What you have to do:
Copy each of the following records line for line, without any changes.

[Part of a data file]

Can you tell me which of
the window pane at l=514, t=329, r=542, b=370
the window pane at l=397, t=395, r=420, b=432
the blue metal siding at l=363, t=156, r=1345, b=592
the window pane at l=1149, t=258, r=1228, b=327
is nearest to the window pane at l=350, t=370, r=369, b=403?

Task solution:
Can you tell me which of
the window pane at l=514, t=329, r=542, b=370
the window pane at l=397, t=395, r=420, b=432
the blue metal siding at l=363, t=156, r=1345, b=592
the window pane at l=1149, t=258, r=1228, b=327
is nearest to the window pane at l=350, t=370, r=369, b=403?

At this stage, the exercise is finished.